Seçki ->
Davalı … İnş. San. Tur. ve Tic. A.Ş. vekili; davacının davalı Şirkette 24/05/2005-25/05/2010 tarihleri arasında belirli süreli iş sözleşmesi ile çalıştığını, sözleşmede belirtilen inşaat işinin tamamlanması sonucunda davacının iş sözleşmesinin sona erdiğini, tüm hakedişlerin ödendiğini yapılan işin niteliği nedeniyle davacı ile yapılan sözleşmenin belirli süreli olduğunu, davacıya kıdem tazminatı ödemesinin banka kanalıyla yapıldığını, davacının iş akdinin belirli süreli olması nedeniyle ihbar tazminatına yönelik talebinin hukuka aykırı olduğunu, davacının haftada 7 gün çalıştığını iddiasının gerçeği yansıtmadığını, fazla çalışmanın istisnai olduğunu, fazla çalışmasının olduğu dönemlerde fazla mesai ücretinin ödenerek ödendiğini, davalı tarafın maaş ihtirazı kayıt konulmadığını, davacının hak ettiği izinlerini kullandığını davacının hafta tatili genel tatil ulusal tatil konusunda ki mevzuatlarının farkında olduğunu, Irakta çalışan işçilerin izin ve tatillerinin Irak mevzuatı dikkate alınarak hesaplanması gerektiğini, davacı tarafın tanık olarak bildirildiği isimlerin huzurdaki dava konusu ile aynı sebeple davalılara karşı dava açmış olduklarından tarafsız olarak beyanda bulunmalarının mümkün olmayacağından davacı tarafın tanıklarına itiraz ettiklerini, davacı tarafından tüm alacaklarının tam ve eksiksiz olarak aldığına dair ibraname imzaladığını, zamanaşımı def’inde bulunduklarını savunarak davanın reddini talep etmiştir.
C) Yerel Mahkeme Kararının Özeti:
Mahkeme, toplanan kanıtlar ve bilirkişi raporuna dayanarak davalılar ile davacı arasında 01/03/2009 tarihinde imza edilen akitte sözleşmenin süresi ve sona ermesi başlıklı 5. maddesi ile sözleşmenin 01/03/2009 tarihinde başladığı bitiş süresinin bildirilmediği, sözleşmesinin belirsiz süreli olup yurt dışına hareket edilen tarihte yürürlüğe girdiğinin işçi ve işveren iş sözleşmesinin 15 gün öncesinden yazılı olarak bildirmek kaydıyla feshedileceği ifadesinin yer aldığı buna göre taraflar arasındaki sözleşmenin belirsiz süreli olup davalı tarafından haksız ve gerekçesiz olarak sözleşmenin feshedildiği davacının kıdem tazminatına hak kazandığı, kıdem tazminatının davalı işverenlikçe ödendiğinin ispatlanamadığı, davacının iş akdinin yasal ihbar önellerine uyulmadan sonlandırılması sebebiyle davacının ihbar tazminatına hak kazandığı gerekçesiyle davanın kısmen kabulüne karar vermiştir.
D) Temyiz:
Kararı davalı temyiz etmiştir.

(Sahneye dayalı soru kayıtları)
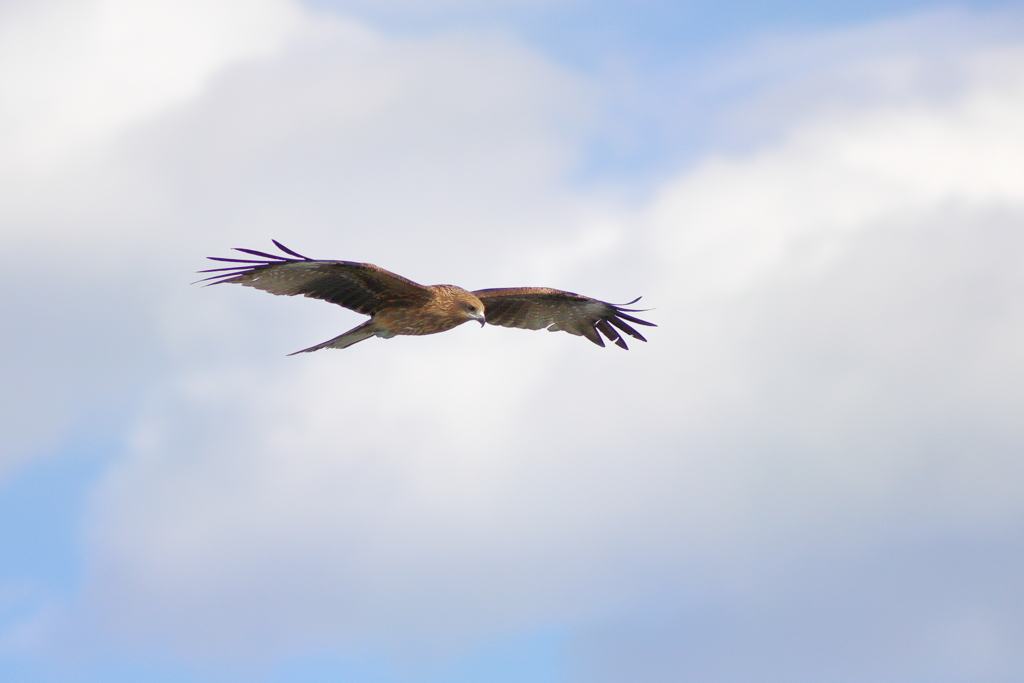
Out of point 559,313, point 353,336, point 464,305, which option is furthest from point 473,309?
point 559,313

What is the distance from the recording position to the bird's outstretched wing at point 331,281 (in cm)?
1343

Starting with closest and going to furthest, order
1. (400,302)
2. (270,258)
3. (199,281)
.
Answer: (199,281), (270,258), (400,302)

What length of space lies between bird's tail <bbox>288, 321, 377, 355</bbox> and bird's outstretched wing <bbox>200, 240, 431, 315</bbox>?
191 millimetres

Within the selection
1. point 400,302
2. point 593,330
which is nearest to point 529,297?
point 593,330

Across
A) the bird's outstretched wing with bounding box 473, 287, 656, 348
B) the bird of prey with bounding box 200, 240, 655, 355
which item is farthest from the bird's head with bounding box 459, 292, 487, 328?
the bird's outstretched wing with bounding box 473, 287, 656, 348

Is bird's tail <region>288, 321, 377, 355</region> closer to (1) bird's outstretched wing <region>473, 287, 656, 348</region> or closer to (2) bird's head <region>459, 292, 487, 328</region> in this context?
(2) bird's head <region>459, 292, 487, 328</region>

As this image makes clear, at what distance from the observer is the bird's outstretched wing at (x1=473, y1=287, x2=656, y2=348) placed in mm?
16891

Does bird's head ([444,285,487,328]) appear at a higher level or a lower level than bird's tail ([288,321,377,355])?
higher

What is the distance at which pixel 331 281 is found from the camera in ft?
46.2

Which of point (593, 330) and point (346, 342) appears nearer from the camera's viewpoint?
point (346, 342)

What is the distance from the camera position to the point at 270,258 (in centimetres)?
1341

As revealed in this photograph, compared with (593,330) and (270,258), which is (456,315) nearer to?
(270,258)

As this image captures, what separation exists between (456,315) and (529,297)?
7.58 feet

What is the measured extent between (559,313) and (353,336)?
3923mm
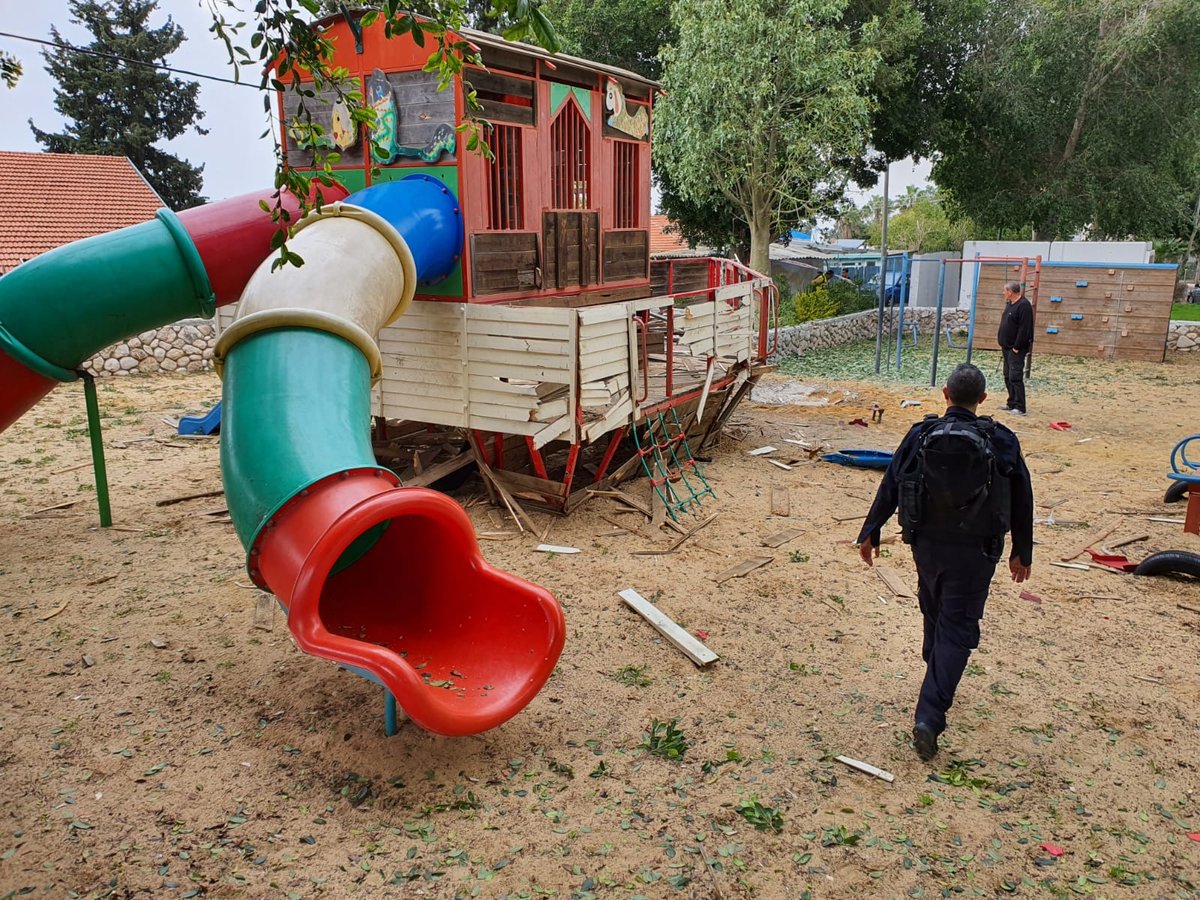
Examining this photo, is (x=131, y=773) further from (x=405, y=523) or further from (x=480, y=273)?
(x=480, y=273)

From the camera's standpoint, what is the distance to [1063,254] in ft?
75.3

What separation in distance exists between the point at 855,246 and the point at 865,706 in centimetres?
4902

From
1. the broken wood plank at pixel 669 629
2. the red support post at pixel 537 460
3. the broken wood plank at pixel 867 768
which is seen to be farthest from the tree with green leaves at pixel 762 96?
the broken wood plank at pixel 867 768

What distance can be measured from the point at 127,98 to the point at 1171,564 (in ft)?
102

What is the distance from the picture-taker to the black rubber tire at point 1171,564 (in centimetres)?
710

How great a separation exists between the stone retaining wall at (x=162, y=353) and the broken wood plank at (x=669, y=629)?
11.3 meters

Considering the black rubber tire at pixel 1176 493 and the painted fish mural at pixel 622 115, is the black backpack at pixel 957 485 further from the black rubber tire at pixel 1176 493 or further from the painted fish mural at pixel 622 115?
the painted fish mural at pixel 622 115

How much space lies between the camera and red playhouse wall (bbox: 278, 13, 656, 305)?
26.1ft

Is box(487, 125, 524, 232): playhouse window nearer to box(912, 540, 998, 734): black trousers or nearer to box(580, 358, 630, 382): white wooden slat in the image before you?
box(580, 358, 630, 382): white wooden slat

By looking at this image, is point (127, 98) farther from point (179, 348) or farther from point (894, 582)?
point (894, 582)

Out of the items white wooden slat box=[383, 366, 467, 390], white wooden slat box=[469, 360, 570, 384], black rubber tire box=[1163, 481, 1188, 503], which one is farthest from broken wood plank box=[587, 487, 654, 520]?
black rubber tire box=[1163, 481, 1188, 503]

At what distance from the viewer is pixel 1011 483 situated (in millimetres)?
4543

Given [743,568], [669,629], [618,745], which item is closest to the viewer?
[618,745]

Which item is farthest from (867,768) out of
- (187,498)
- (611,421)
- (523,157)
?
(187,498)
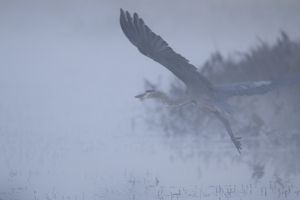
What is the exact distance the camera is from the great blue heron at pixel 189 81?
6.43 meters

Yapılacak İşler ->
1. Kıdem ve ihbar tazminatı davasıyla ilgili seçkiyi iki cümleyle özetleyin.
2. Kıdem ve ihbar tazminatı davasına ilişkin seçkiyi kaldığı yerden devam ettirin.
Kayıtların bu işte hiçbir rolü yoktur.

Görev Yanıtları ->
1. Davalı şirket vekili, davacının belirli süreli iş sözleşmesiyle çalıştığını, kıdem tazminatının banka kanalıyla ödendiğini, ihbar tazminatı talebinin hukuka aykırı olduğunu ve davacının ibraname imzaladığını savunarak davanın reddini istemiştir. Yerel mahkeme ise sözleşmenin belirsiz süreli olduğunu, davalının sözleşmeyi haksız ve gerekçesiz feshettiğini, kıdem tazminatının ödendiğinin ispatlanamadığını ve davacının ihbar tazminatına hak kazandığını belirterek davayı kısmen kabul etmiş, bu kararı da davalı temyiz etmiştir.

2.
E) Gerekçe:
1-Dosya içeriğine göre, davacıya iş akdinin feshinden sonra kıdem tazminatı ödemesinin yapıldığı, bu nedenle bakiye kıdem tazminatı alacağının hüküm altına alındığı anlaşılmakla, Mahkemenin kıdem tazminatı ödemesi yapıldığının ispatlanamadığı yönündeki gerekçesi isabetli görülmemiştir.
2-Dosyadaki yazılara, toplanan delillerle kararın dayandığı kanuni gerektirici sebeplere göre, davalının aşağıdaki bendin kapsamı dışında kalan temyiz itirazları yerinde değildir.
3-Davacı işçinin hafta tatili ücretine hak kazanıp kazanmadığı hususu taraflar arasında uyuşmazlık konusudur.
2429 sayılı Ulusal Bayram ve Genel Tatiller Hakkında Kanunun 3 üncü maddesine göre, hafta tatili Pazar günüdür. Bu genel kural mutlak nitelikte olmayıp, hafta tatili izninin Pazar günü dışında da kullandırılması mümkündür.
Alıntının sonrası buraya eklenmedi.